Three months ago, I arrived in Hawaii feeling fragile, like one of those creatures that’s lived out its planktonic, drifting life stage – a barnacle, let’s say – and seeks a place to land and transform, turn sessile and strong enough to withstand currents and waves.  I hiked often down into that gulch I mentioned.  One day, I went down there with Boo when a high swell was running.  It was stormy, the sky gray and angry.  We climbed up on a rocky promontory, about fifty feet above the waves.  The waves, maybe twelve to fifteen feet tall, lumbered in and crashed below me, sending spray into my face.  I inched forward on my hands and knees to peer over, to watch the tops of the waves turn green as they plunged over themselves.  Just before they plunged, the crests danced, not in a choreographed way, but in a chaotic desperate, crazed way, like it was their last moment on earth, which it was.  The foam was tinged reddish, as though bloodied, from soil washed off the land.  I backed away from the biggest waves, reached my hand behind me to grab the lava wall.  I gasped.  The waves cracked.  They thundered and pounded, boomed and reverberated.  The ground under my feet thrummed.  I felt the waves in my throat, in my chest.  I laughed, I smiled crazily, I pulled Boo back from the edge by his collar, I cried, my breath coming in big, ragged rasps.  It felt like I’d been led to that place to put everything I’d been through in perspective, to witness a power bigger than cancer, than death, or courage.  In my journal I wrote:  It never stops.  It doesn’t destroy itself, even with its violence.  It dances with its violence.  It plunges in on itself, rebounds, roils.  It made me incredibly afraid, and incredibly, crazily happy.

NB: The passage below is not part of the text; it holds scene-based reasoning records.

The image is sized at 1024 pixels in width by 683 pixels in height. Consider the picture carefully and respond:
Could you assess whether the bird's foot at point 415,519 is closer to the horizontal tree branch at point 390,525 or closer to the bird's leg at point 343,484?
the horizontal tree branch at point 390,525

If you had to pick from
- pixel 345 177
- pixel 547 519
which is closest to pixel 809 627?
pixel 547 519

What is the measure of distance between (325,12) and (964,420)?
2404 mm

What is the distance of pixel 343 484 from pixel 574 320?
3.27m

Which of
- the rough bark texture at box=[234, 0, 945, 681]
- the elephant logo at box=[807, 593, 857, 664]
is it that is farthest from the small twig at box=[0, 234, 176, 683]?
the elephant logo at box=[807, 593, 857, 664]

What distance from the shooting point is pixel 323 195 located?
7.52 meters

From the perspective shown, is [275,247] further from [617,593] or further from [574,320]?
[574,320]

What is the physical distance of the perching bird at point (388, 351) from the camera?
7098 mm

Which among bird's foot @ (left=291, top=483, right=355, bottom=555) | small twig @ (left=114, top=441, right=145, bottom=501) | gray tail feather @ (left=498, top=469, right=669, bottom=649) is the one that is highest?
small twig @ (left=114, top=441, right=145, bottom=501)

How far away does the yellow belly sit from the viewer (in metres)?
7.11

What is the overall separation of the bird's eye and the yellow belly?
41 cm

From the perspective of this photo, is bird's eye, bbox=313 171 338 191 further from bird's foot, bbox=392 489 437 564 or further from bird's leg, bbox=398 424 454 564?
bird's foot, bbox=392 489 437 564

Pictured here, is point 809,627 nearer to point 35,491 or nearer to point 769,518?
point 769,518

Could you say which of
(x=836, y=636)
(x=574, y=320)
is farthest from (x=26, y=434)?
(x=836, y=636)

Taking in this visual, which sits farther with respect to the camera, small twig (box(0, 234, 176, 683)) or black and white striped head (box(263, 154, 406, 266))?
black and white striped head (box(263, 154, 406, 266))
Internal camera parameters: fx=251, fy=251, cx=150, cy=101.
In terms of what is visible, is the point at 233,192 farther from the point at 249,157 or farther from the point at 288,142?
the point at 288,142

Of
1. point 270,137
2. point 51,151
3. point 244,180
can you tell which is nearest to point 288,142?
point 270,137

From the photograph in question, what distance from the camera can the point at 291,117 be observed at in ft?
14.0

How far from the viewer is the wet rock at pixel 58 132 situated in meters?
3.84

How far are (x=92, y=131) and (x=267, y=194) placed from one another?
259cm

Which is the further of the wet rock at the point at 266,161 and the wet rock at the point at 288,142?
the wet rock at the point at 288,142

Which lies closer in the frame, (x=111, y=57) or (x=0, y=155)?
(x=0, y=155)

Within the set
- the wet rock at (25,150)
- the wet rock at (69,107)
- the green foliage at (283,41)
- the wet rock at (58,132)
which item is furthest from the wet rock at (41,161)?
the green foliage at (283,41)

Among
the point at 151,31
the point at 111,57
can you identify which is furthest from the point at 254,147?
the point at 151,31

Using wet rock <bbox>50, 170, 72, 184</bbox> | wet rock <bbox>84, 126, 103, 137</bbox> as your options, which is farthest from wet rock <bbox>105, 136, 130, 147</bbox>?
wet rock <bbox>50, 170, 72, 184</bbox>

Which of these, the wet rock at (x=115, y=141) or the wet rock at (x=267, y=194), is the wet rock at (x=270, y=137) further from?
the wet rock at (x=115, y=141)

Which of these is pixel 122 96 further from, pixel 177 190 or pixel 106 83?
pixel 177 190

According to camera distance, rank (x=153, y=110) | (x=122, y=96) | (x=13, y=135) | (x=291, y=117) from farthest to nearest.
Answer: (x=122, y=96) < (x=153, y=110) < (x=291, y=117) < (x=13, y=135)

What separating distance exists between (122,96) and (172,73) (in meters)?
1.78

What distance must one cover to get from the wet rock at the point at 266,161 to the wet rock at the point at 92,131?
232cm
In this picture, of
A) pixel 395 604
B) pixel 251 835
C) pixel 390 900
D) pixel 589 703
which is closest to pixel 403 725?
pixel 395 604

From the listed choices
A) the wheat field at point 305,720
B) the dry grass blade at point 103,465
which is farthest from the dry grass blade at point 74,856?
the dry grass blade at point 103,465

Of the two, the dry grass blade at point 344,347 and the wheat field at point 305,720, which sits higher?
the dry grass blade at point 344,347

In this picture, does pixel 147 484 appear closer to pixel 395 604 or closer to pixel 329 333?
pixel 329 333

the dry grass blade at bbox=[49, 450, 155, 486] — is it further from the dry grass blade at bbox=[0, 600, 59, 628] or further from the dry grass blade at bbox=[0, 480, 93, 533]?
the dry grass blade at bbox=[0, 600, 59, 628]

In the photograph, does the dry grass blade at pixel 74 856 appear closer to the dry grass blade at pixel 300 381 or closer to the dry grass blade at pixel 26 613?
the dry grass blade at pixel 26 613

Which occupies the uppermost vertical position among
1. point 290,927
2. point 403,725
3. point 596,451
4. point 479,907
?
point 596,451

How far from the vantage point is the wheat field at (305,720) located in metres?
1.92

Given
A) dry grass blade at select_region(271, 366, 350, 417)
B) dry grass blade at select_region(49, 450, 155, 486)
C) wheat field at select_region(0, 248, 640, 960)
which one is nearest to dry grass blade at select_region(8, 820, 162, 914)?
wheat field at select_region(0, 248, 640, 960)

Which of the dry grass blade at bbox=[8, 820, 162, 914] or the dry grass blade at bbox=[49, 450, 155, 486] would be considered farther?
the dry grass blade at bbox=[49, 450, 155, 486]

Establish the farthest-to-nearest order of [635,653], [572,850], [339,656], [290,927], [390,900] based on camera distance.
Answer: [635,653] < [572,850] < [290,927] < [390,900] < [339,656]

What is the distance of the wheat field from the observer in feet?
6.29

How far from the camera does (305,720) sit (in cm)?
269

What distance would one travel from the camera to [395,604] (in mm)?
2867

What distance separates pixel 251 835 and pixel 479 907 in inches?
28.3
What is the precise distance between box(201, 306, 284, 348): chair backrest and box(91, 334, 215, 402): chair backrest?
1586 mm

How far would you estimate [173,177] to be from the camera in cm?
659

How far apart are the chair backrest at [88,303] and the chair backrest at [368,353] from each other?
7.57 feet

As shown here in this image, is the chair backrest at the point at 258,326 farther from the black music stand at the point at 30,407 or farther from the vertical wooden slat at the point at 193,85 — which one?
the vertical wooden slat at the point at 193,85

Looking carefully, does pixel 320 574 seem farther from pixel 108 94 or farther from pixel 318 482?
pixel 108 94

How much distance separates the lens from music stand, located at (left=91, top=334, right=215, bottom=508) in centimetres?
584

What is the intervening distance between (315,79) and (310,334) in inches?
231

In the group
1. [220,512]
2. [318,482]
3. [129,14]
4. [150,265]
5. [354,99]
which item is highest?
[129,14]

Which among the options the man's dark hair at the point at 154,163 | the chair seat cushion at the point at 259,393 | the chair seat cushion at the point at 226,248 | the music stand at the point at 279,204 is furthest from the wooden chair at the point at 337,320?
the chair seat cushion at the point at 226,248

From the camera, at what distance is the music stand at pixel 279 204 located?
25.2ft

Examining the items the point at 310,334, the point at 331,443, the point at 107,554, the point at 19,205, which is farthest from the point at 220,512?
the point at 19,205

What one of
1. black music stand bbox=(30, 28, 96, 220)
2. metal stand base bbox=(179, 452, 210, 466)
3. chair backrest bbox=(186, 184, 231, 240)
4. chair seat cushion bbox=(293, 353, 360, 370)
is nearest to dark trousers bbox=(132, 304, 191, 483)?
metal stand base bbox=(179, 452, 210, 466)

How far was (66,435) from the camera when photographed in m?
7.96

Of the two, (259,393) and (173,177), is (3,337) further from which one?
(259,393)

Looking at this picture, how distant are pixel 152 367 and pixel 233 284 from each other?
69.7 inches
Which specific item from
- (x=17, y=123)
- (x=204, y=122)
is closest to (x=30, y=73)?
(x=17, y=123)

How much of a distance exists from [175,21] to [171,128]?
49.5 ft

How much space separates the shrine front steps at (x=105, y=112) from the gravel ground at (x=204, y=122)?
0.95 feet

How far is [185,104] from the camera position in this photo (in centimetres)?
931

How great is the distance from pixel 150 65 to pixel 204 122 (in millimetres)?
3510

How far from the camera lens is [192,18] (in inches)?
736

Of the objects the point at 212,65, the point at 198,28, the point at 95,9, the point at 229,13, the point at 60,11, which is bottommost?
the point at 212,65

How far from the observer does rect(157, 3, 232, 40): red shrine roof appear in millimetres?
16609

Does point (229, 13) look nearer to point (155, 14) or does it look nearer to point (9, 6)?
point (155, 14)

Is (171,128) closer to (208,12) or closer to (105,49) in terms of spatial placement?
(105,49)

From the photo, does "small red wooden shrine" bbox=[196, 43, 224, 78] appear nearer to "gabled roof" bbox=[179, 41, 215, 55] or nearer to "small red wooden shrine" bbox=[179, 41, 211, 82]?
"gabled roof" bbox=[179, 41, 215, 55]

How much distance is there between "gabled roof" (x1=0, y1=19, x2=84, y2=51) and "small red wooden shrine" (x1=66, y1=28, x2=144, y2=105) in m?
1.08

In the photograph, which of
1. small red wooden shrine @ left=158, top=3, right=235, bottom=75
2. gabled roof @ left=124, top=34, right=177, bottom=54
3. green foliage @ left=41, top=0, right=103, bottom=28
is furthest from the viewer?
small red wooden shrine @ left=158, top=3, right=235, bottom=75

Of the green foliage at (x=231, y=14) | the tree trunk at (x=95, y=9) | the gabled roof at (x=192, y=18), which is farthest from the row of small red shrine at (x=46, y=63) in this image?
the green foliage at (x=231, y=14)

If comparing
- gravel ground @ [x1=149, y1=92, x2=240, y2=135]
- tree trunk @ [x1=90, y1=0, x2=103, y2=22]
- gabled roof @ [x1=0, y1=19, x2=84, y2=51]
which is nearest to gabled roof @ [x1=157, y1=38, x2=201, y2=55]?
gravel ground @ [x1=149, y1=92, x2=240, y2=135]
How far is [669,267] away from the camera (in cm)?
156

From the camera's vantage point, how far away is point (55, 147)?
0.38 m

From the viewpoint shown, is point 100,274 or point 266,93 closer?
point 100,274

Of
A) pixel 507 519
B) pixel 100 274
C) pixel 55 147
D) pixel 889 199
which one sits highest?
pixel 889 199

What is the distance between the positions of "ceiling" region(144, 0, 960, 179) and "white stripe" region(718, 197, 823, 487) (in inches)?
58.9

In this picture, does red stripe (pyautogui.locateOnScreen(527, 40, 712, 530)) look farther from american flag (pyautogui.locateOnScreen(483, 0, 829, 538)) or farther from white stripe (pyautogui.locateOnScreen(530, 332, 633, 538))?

Anna Kamienska writes:  “For fish death takes the shape of the beautiful white gull with wide-spread wings whose flight we trace with rapture.”

Was she standing beside me, watching those waves?  Waves which one day take the shape of a lover, one day a lattice, one day a god, one day a tsunami?  Earth, which can break me, which I can hold as a marble in my heart.  Which are you?  Which am I?